#### PROMPT
All of the entries need to be set down exactly as they read.

#### SUPPLIED MATERIAL
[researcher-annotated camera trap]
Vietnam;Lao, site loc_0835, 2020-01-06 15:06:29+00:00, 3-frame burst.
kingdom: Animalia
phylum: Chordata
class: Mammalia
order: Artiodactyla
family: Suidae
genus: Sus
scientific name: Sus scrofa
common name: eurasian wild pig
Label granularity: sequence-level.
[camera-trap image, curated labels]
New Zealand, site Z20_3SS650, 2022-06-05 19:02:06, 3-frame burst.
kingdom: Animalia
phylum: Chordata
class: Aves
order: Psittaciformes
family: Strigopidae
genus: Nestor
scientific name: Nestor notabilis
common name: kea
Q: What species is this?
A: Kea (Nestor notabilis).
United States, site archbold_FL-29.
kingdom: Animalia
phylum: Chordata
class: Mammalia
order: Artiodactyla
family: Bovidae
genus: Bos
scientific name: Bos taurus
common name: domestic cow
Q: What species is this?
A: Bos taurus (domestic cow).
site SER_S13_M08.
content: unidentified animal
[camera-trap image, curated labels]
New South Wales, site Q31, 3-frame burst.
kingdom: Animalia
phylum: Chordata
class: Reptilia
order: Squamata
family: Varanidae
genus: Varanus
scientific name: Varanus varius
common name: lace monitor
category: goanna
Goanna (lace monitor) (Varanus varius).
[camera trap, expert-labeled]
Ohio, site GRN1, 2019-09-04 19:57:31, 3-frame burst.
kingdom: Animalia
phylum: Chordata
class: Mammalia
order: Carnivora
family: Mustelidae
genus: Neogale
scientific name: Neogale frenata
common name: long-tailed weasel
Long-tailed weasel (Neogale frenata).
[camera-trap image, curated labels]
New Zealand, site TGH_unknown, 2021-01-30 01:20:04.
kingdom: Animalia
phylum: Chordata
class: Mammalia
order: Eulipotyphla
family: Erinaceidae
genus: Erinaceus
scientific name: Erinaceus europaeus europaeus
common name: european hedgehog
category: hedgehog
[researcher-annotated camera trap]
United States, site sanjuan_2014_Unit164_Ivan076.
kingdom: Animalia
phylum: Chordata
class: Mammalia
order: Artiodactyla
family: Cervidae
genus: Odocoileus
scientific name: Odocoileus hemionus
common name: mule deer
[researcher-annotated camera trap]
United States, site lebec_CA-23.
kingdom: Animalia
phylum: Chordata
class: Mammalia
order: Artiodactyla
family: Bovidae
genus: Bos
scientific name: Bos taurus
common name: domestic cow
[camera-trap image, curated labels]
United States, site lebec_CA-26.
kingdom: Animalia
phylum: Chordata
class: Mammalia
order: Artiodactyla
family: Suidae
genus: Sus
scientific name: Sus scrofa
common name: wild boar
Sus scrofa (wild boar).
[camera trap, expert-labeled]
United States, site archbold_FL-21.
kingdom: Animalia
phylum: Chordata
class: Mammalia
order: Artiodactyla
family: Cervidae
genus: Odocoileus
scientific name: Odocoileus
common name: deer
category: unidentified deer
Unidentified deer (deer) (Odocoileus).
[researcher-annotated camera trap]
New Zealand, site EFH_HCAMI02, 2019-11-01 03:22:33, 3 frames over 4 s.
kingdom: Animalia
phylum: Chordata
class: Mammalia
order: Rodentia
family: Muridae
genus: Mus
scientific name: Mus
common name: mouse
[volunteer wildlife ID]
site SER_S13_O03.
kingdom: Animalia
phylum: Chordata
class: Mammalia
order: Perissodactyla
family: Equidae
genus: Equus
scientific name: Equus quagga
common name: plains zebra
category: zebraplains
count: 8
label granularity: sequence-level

#### SOLUTION TO THIS PROBLEM
[researcher-annotated camera trap]
Vietnam;Lao, site loc_0835, 2020-01-06 15:06:29+00:00, 3-frame burst.
kingdom: Animalia
phylum: Chordata
class: Mammalia
order: Artiodactyla
family: Suidae
genus: Sus
scientific name: Sus scrofa
common name: eurasian wild pig
Label granularity: sequence-level.
[camera-trap image, curated labels]
New Zealand, site Z20_3SS650, 2022-06-05 19:02:06, 3-frame burst.
kingdom: Animalia
phylum: Chordata
class: Aves
order: Psittaciformes
family: Strigopidae
genus: Nestor
scientific name: Nestor notabilis
common name: kea
Q: What species is this?
A: Kea (Nestor notabilis).
United States, site archbold_FL-29.
kingdom: Animalia
phylum: Chordata
class: Mammalia
order: Artiodactyla
family: Bovidae
genus: Bos
scientific name: Bos taurus
common name: domestic cow
Q: What species is this?
A: Bos taurus (domestic cow).
site SER_S13_M08.
content: unidentified animal
[camera-trap image, curated labels]
New South Wales, site Q31, 3-frame burst.
kingdom: Animalia
phylum: Chordata
class: Reptilia
order: Squamata
family: Varanidae
genus: Varanus
scientific name: Varanus varius
common name: lace monitor
category: goanna
Goanna (lace monitor) (Varanus varius).
[camera trap, expert-labeled]
Ohio, site GRN1, 2019-09-04 19:57:31, 3-frame burst.
kingdom: Animalia
phylum: Chordata
class: Mammalia
order: Carnivora
family: Mustelidae
genus: Neogale
scientific name: Neogale frenata
common name: long-tailed weasel
Long-tailed weasel (Neogale frenata).
[camera-trap image, curated labels]
New Zealand, site TGH_unknown, 2021-01-30 01:20:04.
kingdom: Animalia
phylum: Chordata
class: Mammalia
order: Eulipotyphla
family: Erinaceidae
genus: Erinaceus
scientific name: Erinaceus europaeus europaeus
common name: european hedgehog
category: hedgehog
[researcher-annotated camera trap]
United States, site sanjuan_2014_Unit164_Ivan076.
kingdom: Animalia
phylum: Chordata
class: Mammalia
order: Artiodactyla
family: Cervidae
genus: Odocoileus
scientific name: Odocoileus hemionus
common name: mule deer
[researcher-annotated camera trap]
United States, site lebec_CA-23.
kingdom: Animalia
phylum: Chordata
class: Mammalia
order: Artiodactyla
family: Bovidae
genus: Bos
scientific name: Bos taurus
common name: domestic cow
[camera-trap image, curated labels]
United States, site lebec_CA-26.
kingdom: Animalia
phylum: Chordata
class: Mammalia
order: Artiodactyla
family: Suidae
genus: Sus
scientific name: Sus scrofa
common name: wild boar
Sus scrofa (wild boar).
[camera trap, expert-labeled]
United States, site archbold_FL-21.
kingdom: Animalia
phylum: Chordata
class: Mammalia
order: Artiodactyla
family: Cervidae
genus: Odocoileus
scientific name: Odocoileus
common name: deer
category: unidentified deer
Unidentified deer (deer) (Odocoileus).
[researcher-annotated camera trap]
New Zealand, site EFH_HCAMI02, 2019-11-01 03:22:33, 3 frames over 4 s.
kingdom: Animalia
phylum: Chordata
class: Mammalia
order: Rodentia
family: Muridae
genus: Mus
scientific name: Mus
common name: mouse
[volunteer wildlife ID]
site SER_S13_O03.
kingdom: Animalia
phylum: Chordata
class: Mammalia
order: Perissodactyla
family: Equidae
genus: Equus
scientific name: Equus quagga
common name: plains zebra
category: zebraplains
count: 8
label granularity: sequence-level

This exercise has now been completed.